> Given text
----

Resistance takes root in Barcelona

By Hilary Wainwright
Red Pepper Blog

The Catalans have a phrase: ’em planto’. It has a double meaning: ‘I plant’, or ‘I’ve had enough’. At end of the huge 15 October demonstration of Indignados (‘outraged’) in Barcelona – the papers put it at around 250,000 – we were we greeted with an impromptu garden under the Arc de Triomf, the end point of the march. Campaigners for food sovereignty had planted vegetables in well-spaced rows, ready for long term cultivation.

The point was partly an ecological one. But the surrounding placards indicated that the gardeners also intended it to make a symbolic point about the broader significance of the march. ‘Plantemos’ declared a large cardboard placard, meaning: ‘we plant ourselves’ – ‘we stand firm’.

Mariel, who was dressed as a bee – essential to flourishing horticulture and now facing pesticidal destruction – explained that the activists who organised the garden were part of the agro-ecology bloc on the march. The march as a whole had several layers of self-organisation that became apparent at certain moments. There were three main focal themes – all issues on which active alliances had come together over recent months: education (yellow flags), health (green flags) and housing (red flags).

----

> Given entries
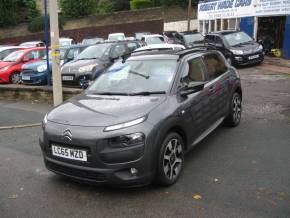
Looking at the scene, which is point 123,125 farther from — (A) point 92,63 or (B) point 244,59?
(B) point 244,59

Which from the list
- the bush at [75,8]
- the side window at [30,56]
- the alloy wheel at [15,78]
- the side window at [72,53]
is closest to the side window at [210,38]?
the side window at [72,53]

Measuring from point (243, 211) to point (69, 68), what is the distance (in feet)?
30.1

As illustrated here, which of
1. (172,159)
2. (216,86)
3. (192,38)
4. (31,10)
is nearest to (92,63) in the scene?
(216,86)

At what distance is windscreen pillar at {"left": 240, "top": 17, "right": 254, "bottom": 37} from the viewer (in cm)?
2077

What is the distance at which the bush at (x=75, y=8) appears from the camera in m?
44.7

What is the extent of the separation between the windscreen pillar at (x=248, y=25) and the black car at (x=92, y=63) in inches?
402

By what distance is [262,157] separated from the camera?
5.54 metres

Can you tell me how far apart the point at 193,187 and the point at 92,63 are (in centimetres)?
809

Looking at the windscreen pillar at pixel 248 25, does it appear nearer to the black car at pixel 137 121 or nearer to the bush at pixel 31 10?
the black car at pixel 137 121

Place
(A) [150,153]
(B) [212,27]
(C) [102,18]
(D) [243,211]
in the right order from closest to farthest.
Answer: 1. (D) [243,211]
2. (A) [150,153]
3. (B) [212,27]
4. (C) [102,18]

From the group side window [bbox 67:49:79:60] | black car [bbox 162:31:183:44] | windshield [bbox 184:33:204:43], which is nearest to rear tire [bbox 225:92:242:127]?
side window [bbox 67:49:79:60]

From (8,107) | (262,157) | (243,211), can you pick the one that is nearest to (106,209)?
(243,211)

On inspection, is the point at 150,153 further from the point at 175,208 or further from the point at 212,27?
the point at 212,27

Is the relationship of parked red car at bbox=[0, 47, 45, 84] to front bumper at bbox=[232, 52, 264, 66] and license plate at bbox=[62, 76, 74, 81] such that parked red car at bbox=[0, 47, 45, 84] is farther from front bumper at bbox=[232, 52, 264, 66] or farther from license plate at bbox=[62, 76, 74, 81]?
front bumper at bbox=[232, 52, 264, 66]
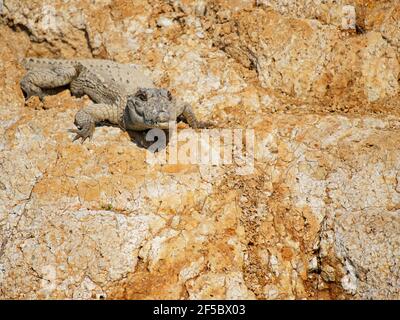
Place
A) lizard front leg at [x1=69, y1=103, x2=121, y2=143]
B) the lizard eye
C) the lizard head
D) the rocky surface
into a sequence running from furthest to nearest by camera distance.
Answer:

----

Quote the portion of the Barcelona march article that opens with the words containing "The Catalans have" and closes with "long term cultivation.". The records come from a different source than the text.

> Problem solution
The Catalans have a phrase: ’em planto’. It has a double meaning: ‘I plant’, or ‘I’ve had enough’. At end of the huge 15 October demonstration of Indignados (‘outraged’) in Barcelona – the papers put it at around 250,000 – we were we greeted with an impromptu garden under the Arc de Triomf, the end point of the march. Campaigners for food sovereignty had planted vegetables in well-spaced rows, ready for long term cultivation.